I have a hobby, knitting. I have been knitting since I was an undergrad at Indiana University, School of Business. One of my marketing professors suggested that we teach ourselves something new. Part of the goal was to demonstrate that we had reached a point in our academic careers that we could teach ourselves. Of course, he suggested that we continue to teach ourselves something new for the rest of our lives. The objective is to increase our ability to converse with our customers. As we broadened our experiences, we had greater subjects to be able to discuss. Ultimately, this approach resulted in my returning to school to become a scientist. I actually only intended to take 1-2 courses to learn some chemistry. My first chemistry course was so interesting that I read the entire chemistry book by the middle of the semester. My professor took be aside and asked me whether I was working in the right field, reminding me that life is more interesting if we are passionate about our work.
Fast forward, and I have a PhD in Biochemistry. I love the work that I have done and I want to do more. But a few years ago, I started knitting again. At first I thought my desire to knit was to create things for my young son, but I did finally realize that something was missing in my work life. I was not asking the questions that I wanted to ask. Actually, let me clarify, my then boss had a habit of using my projects as the platform for recruiting new students or postdocs. Countless times, when I interviewed a postdoc or grad student for the lab, the person would say: "I was told to get the details of what you are working on right now, as I will take over the project". Thus, I was never able to complete a story. So I turned to knitting, where I could control the project.
I joined an online knitting community "Ravelry". It is a fantastic community where you can join sub-groups based on your interests. One of the groups I joined was "Scientific Knitters". We discuss knitting, but mostly we discuss science, career, co-workers, experiments, etc. Currently, we have a very young member of the group who is just learning about chemistry, biology, physics, and experimentation. This member is actually a high school student, thus very young. For the rest of the post, I will call this person "Y" for young. Y wants to be the first person to create a eukaryotic cell, from scratch. Seems that Y is enamored by synthetic biology (and knitting). But what has made Y so interesting is the pursuit. Like any new student, Y has just enough information to ask great questions, but not enough experience to understand how to perform the work. This is typical of a student. I was at that stage once. But we change during training. We learn to dig deeper to fully understand to science behind our results. We question everything, so that we can provide well informed answers to reviewers.
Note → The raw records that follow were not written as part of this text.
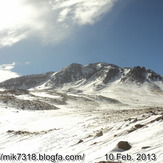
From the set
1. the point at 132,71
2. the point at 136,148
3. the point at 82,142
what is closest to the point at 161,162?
the point at 136,148

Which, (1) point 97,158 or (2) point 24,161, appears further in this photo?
(2) point 24,161

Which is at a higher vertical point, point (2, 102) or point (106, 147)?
point (2, 102)


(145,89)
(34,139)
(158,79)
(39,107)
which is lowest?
(34,139)

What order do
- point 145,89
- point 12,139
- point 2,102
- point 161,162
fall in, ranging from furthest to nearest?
1. point 145,89
2. point 2,102
3. point 12,139
4. point 161,162

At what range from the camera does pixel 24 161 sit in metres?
12.5

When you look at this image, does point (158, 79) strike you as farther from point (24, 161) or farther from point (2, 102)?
point (24, 161)

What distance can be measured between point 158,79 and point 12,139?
621 ft

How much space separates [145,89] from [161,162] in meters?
161

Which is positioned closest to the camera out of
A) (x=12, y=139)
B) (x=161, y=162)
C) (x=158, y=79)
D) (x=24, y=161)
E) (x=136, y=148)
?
(x=161, y=162)

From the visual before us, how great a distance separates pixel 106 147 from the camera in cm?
1161

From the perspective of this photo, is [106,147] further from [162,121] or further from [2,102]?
[2,102]

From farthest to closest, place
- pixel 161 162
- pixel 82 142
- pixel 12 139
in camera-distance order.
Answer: pixel 12 139, pixel 82 142, pixel 161 162

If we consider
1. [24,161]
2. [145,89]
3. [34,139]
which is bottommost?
[24,161]

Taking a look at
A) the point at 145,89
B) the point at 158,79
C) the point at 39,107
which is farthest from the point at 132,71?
the point at 39,107
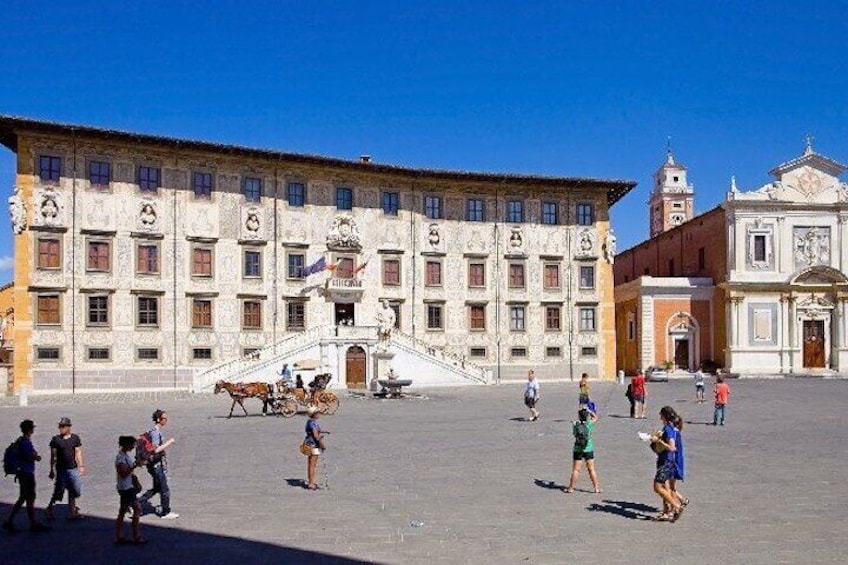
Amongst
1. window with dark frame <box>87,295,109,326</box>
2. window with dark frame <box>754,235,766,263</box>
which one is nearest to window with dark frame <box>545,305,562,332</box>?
window with dark frame <box>754,235,766,263</box>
However, there is another change that takes place. During graduate school, we have requirements that must be met, course work, qualifying exams, committee meetings, and more. A labmate called these things "hoops" and suggested to all graduate students: "just jump through the hoops" "do not protest, as the hoop will remain until you finally jump, so jump and get it over with". This was the best advice I was given in grad school. I did as I was told and advanced to graduation fairly easily. But I was surprised that during my postdoc, I was expected to jump through "postdoc-hoops" AND additional, non-training hoops. My mentor would throw out this odd hoops that were not informative, instead, obstacles to slow me down. I realized that most of the postdocs had these extra hoops thrown in the way, as did new faculty. Not everyone jumped, some resisted, some found ways around the hoops. It seemed that postdoc and beyond was more of a lesson in learning which hoops were important. Great lesson, but it changes our thinking. We expect our trainees to jump through hoops to satisfy our requirements. Ultimately, we spend too much time thinking about hoops rather than about science.
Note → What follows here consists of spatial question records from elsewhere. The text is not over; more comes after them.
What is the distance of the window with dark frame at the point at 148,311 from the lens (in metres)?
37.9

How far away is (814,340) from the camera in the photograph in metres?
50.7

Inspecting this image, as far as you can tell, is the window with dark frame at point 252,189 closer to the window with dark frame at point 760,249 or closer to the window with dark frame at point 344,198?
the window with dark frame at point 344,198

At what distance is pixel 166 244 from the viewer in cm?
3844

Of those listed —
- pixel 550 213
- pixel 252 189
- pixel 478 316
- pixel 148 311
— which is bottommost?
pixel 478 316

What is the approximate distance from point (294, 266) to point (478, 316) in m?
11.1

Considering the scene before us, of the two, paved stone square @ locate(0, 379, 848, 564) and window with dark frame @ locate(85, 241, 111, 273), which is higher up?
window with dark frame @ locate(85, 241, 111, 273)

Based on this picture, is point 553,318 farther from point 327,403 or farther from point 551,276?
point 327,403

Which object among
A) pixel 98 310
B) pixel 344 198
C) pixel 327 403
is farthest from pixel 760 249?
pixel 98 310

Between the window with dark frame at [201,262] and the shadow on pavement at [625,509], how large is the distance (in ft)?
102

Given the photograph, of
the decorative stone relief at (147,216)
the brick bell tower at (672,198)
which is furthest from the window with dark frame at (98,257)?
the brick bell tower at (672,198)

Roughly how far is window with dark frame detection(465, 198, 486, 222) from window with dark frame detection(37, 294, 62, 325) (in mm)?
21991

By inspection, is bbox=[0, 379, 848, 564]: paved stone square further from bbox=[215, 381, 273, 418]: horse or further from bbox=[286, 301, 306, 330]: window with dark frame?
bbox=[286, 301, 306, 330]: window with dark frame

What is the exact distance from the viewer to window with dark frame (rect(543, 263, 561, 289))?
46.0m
As a result, I am ignoring hoops. Fortunately, I joined a great lab, with talented, goal-oriented individuals and a PI insatiable curiosity. It is refreshing and a wonderful reminder of why I am a scientist. Of course, Y reminds me of my original goal to become an experimentalist. I want to understand how alterations in a cell's transcriptional identity leads to disease and how we can characterize and monitor these changes. I want to touch the transcripts, read the sequence, and see the changes in function. I want to understand how the transcriptome is regulated, temporally, spatially, and developmentally. There is so much to do, way to too much work to be bothered by extraneous hoops.